The latest big change was to introduce a machine abstraction. The first version of the compiler looked something like this:

int main() {
   printf("mov eax, 42\n");
}

and every step in the design has been an iterative step from that point towards a working C compiler.

A machine abstraction is the first time where I think I ran into something that I should have done from the start. Before the machine abstraction, the entire code generator was in a file called codegen.c, and the code inside looked something like the following. No need to pay too much attention at the code, just look at how we were printing an instruction before, and then we were calling some weird new functions.

Before:

if (target == Target_STACK) {
   instructionPrintf("push rax");
}

and now it looks more like:

if (target == Target_STACK) {
   machStackPushReg(m, machAccumInt64()->location.reg);
}

where machStackPushReg ’s body is pretty much just the instructionPrintf call.

In the current state, codegen.c doesn’t ever emit x64 instructions directly.
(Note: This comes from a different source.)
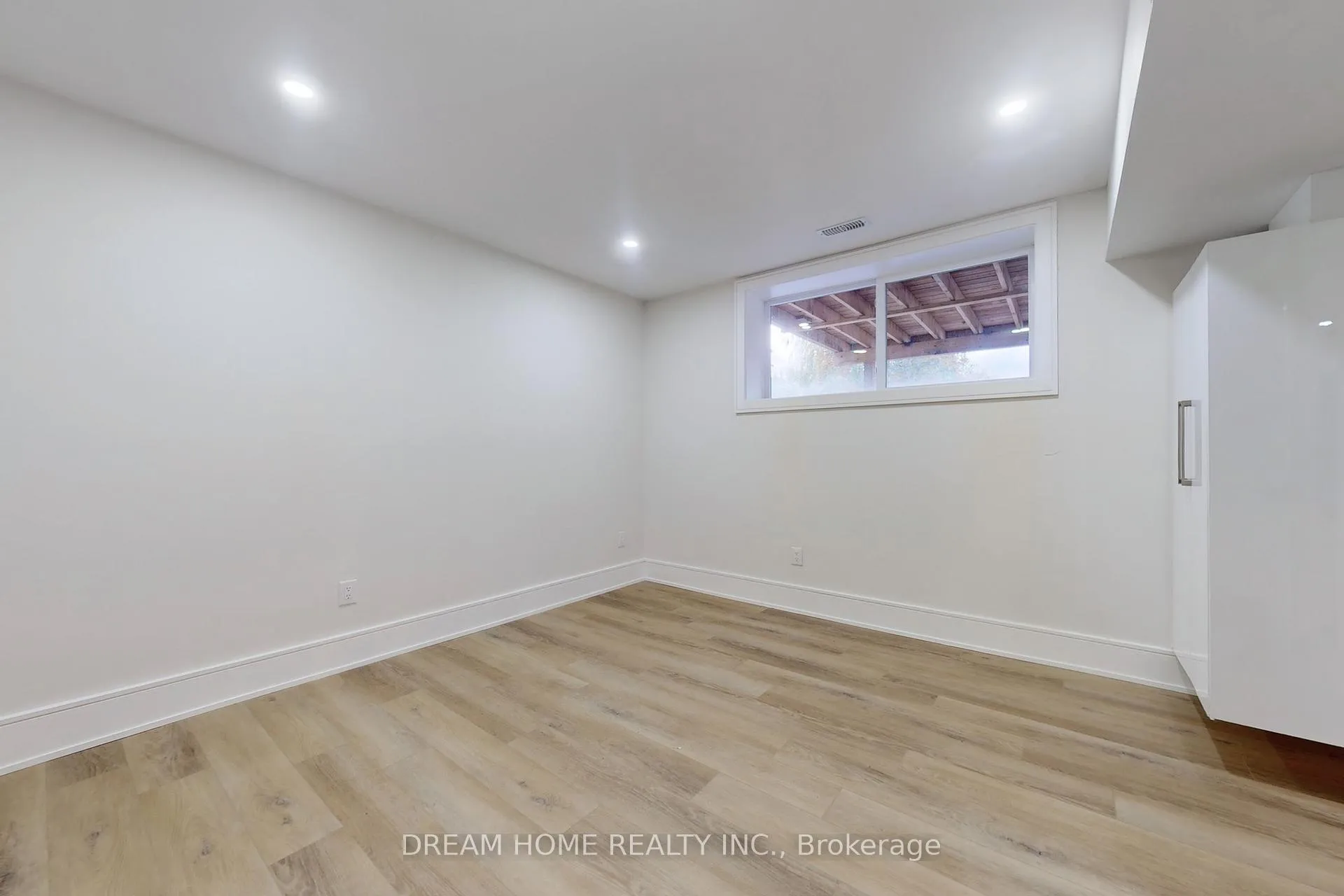 Photo 37 of 28 Scott Street, Whitby, Blue Grass Meadows — HOMEH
Any time that there used to be an x64 instruction, there is now a function call with the mach prefix. In theory, if I ever decided to add a separate backend (like LLVM IR), I would just have to implement all the mach* functions for the corresponding LLVM IR mappings. Currently there is only one backend, in x64.c, where all the mach* functions are implemented.

The reason for the machine abstraction is not to have multiple backends, although it will certainly be useful for that. The reason for it is that there are different x64 instructions for floating point data and integer data. When I was starting to implement floating point variables, I started noticing that I had a bunch of switch statements over the type of some value. It was common enough that it felt necessary to abstract away arithmetic instructions.

So now the codegen code for adding just calls a machAdd call for some pair of ExprType objects, which might point to a floating point or int variable, or even wide types in the future.

And the machAdd implementation looks something like:

void
machAdd(Machine* m, ExprType* dst, ExprType* src) {
   u32 bits = typeBits(&dst->c);
   if (!isRealType(&dst->c))) {
      instructionPrintf("add %s, %s",
                        locationString(m, dst->location, bits),
                        locationString(m, src->location, bits));
   }
   else {
      instructionPrintf("addps %s, %s",
                        locationString(m, dst->location, bits),
                        locationString(m, src->location, bits));
   }
}

I actually think I will rename the ExprType struct to something like TypedRegister. So the machine abstraction will be almost like a flexible ad-hoc typed assembly language. I wish this kind of thing had a name. Something like “intermediate representation” might work :)

It is very fun to do incremental changes when designing a program from scratch, trying not to look at other solutions, and end up reinventing some concept that has already been in use for ever. In the best case, you do something in a different enough way that you might actually contribute something novel, and in the worst case it’s a good learning experience. It’s all good.

The compiler project has pretty much no fat. My other project that is still alive, Milton, has a lot of fat. Not because of bad design but because the kind of problem it wants to solve has a lower interesting-problems to boring-problems ratio. I highly recommend anyone reading who has interest in low level programming to write a toy compiler.

Thanks for reading my ramblings! I hope it doesn’t take me a year to publish another post.